Saturday, May 9, 2020
Chiwid (1994)
When I first came out from England in 1920, the attitude toward native people was very bad. They were frightfully poor and badly diseased. They were just getting over the flu of 1918 that killed at least half them. Then the winter before I was here, they got the measles. And that killed them off just like flies. They couldn't fight it at all. They just laid down and died, you might say. It was very tough. (55)
So says Tom Chignell, who "preempted the Halfway Ranch near Tatla Lake, halfway between Williams Lake and Bella Coola," according to Sage Birchwater, whose Chiwid (Transmontanus/New Star, 1994) is an oral history centred on the life of Louise Skinner (b. 1904, aka Chiwid), a remarkable woman of Tsilhqot'in (mother) and English (father) descent who survived domestic abuse and lived most of her life outdoors, hunting, trapping and shepherding.
Chiwid is the second in the 23 volume Transmontanus series, edited by Terry Glavin in conjunction with New Star. The intent of the series is to present a history of British Columbia with sharper teeth than the more romantic, or indeed ethnocentric, versions we have come to know.
It is my intention to read (and in some cases, re-read) the series towards a volume of excerpts, similar to how Birchwater and Glavin composed the oral contributions that make up Chiwid. In my case, I am more interested in (off-centred) stories within the main story. In the first volume, Glavin's A Ghost in the Water (1994), it is not the Fraser River sturgeon that interests me but a story told to Glavin by Katzie chief Carl Leon about Thunderbird Hole, "a cave halfway up a sheer wall of rock above the east bank of Pitt Lake."

Records supplied:
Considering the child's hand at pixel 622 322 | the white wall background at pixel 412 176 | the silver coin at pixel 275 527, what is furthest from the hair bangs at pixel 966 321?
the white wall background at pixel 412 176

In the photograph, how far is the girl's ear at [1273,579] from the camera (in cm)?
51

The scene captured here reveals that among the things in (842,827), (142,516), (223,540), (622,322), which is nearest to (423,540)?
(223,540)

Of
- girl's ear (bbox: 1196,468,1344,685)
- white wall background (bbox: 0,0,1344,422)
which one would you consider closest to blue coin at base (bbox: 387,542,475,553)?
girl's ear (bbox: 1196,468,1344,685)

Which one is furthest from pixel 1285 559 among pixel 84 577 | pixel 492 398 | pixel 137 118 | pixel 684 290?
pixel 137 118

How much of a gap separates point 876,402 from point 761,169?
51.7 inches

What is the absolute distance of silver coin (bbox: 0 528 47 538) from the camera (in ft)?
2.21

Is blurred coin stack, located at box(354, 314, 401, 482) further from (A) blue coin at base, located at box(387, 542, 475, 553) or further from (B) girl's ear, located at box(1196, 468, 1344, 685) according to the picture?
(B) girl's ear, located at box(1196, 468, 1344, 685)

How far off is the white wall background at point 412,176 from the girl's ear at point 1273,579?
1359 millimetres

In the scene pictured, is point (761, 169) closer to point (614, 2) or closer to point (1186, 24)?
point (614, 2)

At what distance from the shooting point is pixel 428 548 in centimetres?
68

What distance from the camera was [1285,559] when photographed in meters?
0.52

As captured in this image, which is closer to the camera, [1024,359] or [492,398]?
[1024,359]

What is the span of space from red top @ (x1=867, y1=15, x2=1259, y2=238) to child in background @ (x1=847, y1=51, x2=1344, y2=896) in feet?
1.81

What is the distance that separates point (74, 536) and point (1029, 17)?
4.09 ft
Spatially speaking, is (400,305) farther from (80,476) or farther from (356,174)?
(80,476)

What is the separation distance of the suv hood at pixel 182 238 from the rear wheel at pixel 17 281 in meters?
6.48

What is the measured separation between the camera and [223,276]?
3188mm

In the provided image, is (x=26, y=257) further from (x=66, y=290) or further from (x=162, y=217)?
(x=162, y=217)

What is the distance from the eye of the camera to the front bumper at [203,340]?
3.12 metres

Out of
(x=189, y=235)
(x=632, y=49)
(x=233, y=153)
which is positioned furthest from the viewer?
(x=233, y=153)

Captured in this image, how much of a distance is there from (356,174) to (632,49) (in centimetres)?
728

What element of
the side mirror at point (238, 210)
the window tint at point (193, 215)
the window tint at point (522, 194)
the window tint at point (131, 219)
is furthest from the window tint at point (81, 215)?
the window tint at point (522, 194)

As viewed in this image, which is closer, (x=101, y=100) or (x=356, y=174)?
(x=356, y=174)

Work request:
Quote the passage from the Chiwid post between "Saturday, May 9, 2020" and "very tough. (55)", inclusive. None of the data is required.

Exercise result:
Saturday, May 9, 2020
Chiwid (1994)
When I first came out from England in 1920, the attitude toward native people was very bad. They were frightfully poor and badly diseased. They were just getting over the flu of 1918 that killed at least half them. Then the winter before I was here, they got the measles. And that killed them off just like flies. They couldn't fight it at all. They just laid down and died, you might say. It was very tough. (55)